Artık hiçbir ülke tek başına ayakta kalamaz
Şu bilinmeli ki, artık bu coğrafyada hiçbir ulus tek başına ayakta durma şansına sahip değildir. Hiçbir ülke ya da devlet, küresel güç müdahalelerinin sarsıntılarına tek başına direnme gücünde değildir. Ulus üstü, bölgesel nitelikte her adım o büyük güç hesaplaşmasının parçasıdır ve şiddetli reaksiyonlara maruz kalacaktır. Ancak bu adımları atmamanın sonu ise esarettir, mikro milliyetçi devletçiklerdir, garnizon ülkeler haline gelmektir.
Dünyanın ve bölgenin diplomatik manevralarının çözüm sürecine odaklanması bu yüzdendir. Çözüm istemeyen Kürt milliyetçiliğinin, iktidarla hesaplaşma içinde olan paralel organizasyonun, içerideki küskün ve öfkeli siyasi çevrelerin Türkiye’ye ve bu ortak projeye böylesine acımasızca saldırmalarının sebebi de sadece kendi hesapları değildir.
Soğuk Savaş döneminde bölgedeki devletlere dayatılan, ihale edilen roller artık örgütlere, cemaatlere, kenarda kalmış siyasi çevrelere ihale edilmektedir, onların koordinasyonu, işbirliği, toplumsal hareketlilikleri aynı adresler tarafından beslenir olmuştur.

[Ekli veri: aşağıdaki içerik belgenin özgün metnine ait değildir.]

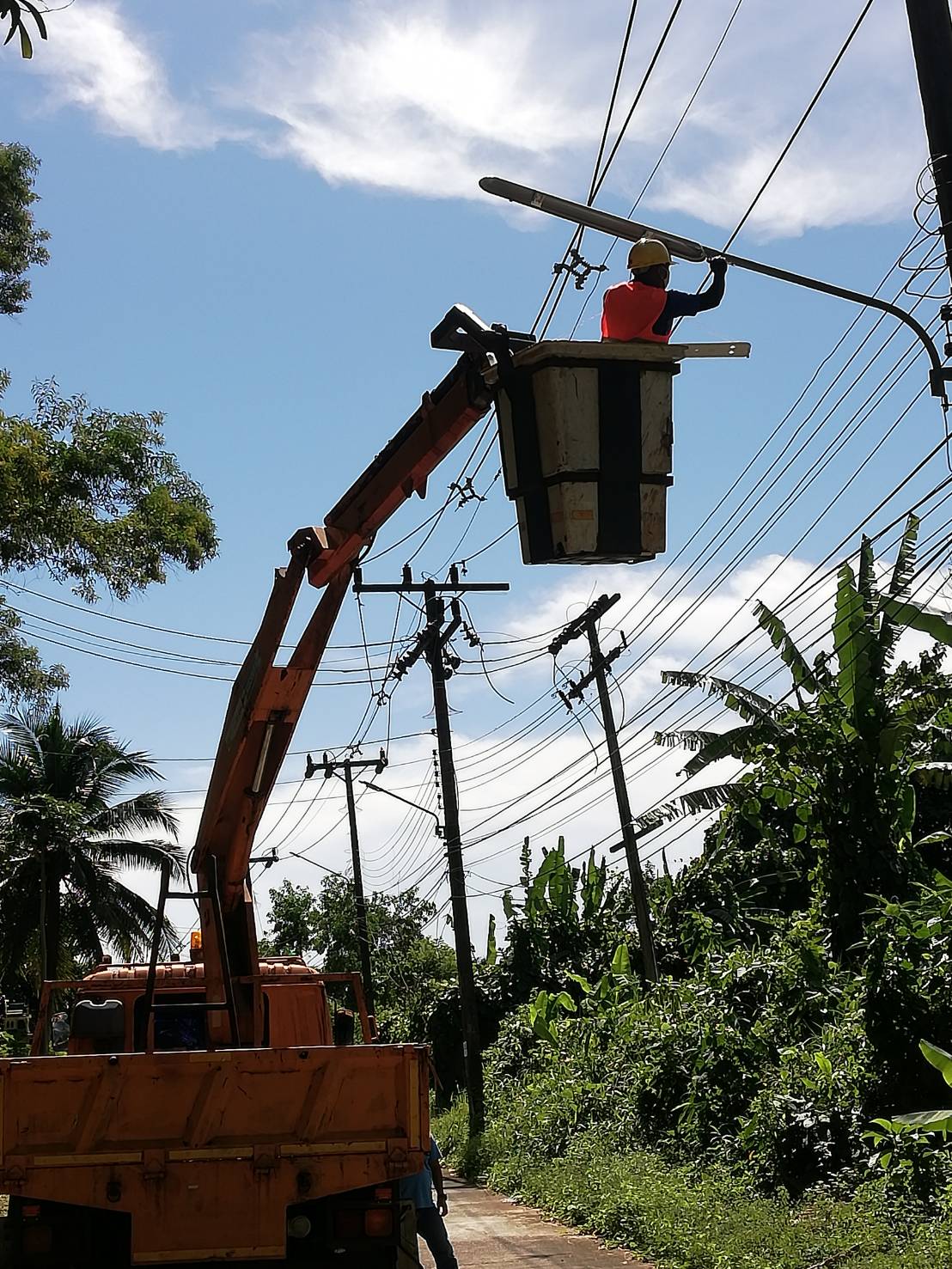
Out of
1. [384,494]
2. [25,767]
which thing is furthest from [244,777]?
[25,767]

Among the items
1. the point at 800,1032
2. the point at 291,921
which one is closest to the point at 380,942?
the point at 291,921

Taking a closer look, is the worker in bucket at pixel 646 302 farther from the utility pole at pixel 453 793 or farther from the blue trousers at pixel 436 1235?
the utility pole at pixel 453 793

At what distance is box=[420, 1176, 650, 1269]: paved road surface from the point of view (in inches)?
465

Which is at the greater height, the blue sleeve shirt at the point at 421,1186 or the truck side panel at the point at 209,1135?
the truck side panel at the point at 209,1135

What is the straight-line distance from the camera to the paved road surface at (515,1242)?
11.8 meters

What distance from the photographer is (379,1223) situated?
7824 mm

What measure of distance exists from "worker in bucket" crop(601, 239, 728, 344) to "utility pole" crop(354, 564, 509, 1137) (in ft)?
61.1

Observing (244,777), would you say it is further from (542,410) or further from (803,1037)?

Rusya lideri Vladimir Putin’in Ankara ziyaretinin yankılarına dikkat edin. ABD ve Avrupa’nın ağır ambargosuna maruz kalan Moskova’nın Türkiye ile bazı ortaklıklara girişmesi Batı başkentlerini hareketlendirdi. Ankara’ya; “Rusya ile bu kadar yakınlaşma hatta ambargo uygula” diyorlar. Türkiye buna direnecektir, gerçekçi olan budur. Ancak bu “uyarıcı” ülkelerin bir süre sonra Türkiye’ye nasıl bir bedel ödetme girişiminde bulunacağını hep birlikte göreceğiz. Bunu dolaylı yollardan, içerideki huzursuzluk alanları üzerinden yapacaklardır.
Sabotaj timlerine dikkat
Hükümetle hesabı olan çevreler, süreci sabote ederek yeni bir hesaplaşmanın hazırlıklarını yapıyor. Bu çevrelerin Gezi eylemlerindeki rolü artık apaçık ortadadır. 17 Aralık’tan nasıl medet umdukları ortadadır. Avrupa Birliği kurumlarındaki Türkiye karşıtlığı ve paralel çevrelerle yakınlık ile aynı çevrelerin çözüm süreci üzerindeki çalışmaları birbirinden bağımsız değildir.
İşte bu noktada seçim öncesi bir fırtınanın kopabileceğini, aynı adreslerin bu fırtınanın arkasındaki güç olacağını, muhtemelen çözüm süreci ve Kürt meselesi üzerinden bir senaryonun deneneceğini düşünüyorum.
Hiçbir kutsalı olmayan, ilkesi ve siyasi duruşu olmayan içerideki hesaplaşmacı çevrelerin, Türkiye’nin bölgede yalnızlaştığı izlenimi vererek, hem Batılı ülkelerle hem de aslında hiç hazzetmedikleri bölge ülkeleriyle nasıl da aynı cepheye savrulduklarını görmek üzücü.
Aynı anda Mısıra aşık, Suriye’ye aşık, İran’a aşık olabiliyorlar. İşlerine geliyorsa IŞİD’çi bile olabiliyorlar. Türkiye’den öç almaksa mesele aynı yatağa girmeyecekleri hiçbir devlet ya da örgüt yok. Darbeciymiş, faşistmiş, mezhepçiymiş, krallıkmış, Baasçıymış anlamını kaybediyor.
Muhafazakârı da liberali de ulusalcısı da Kürtçüsü de böyle davranabiliyor.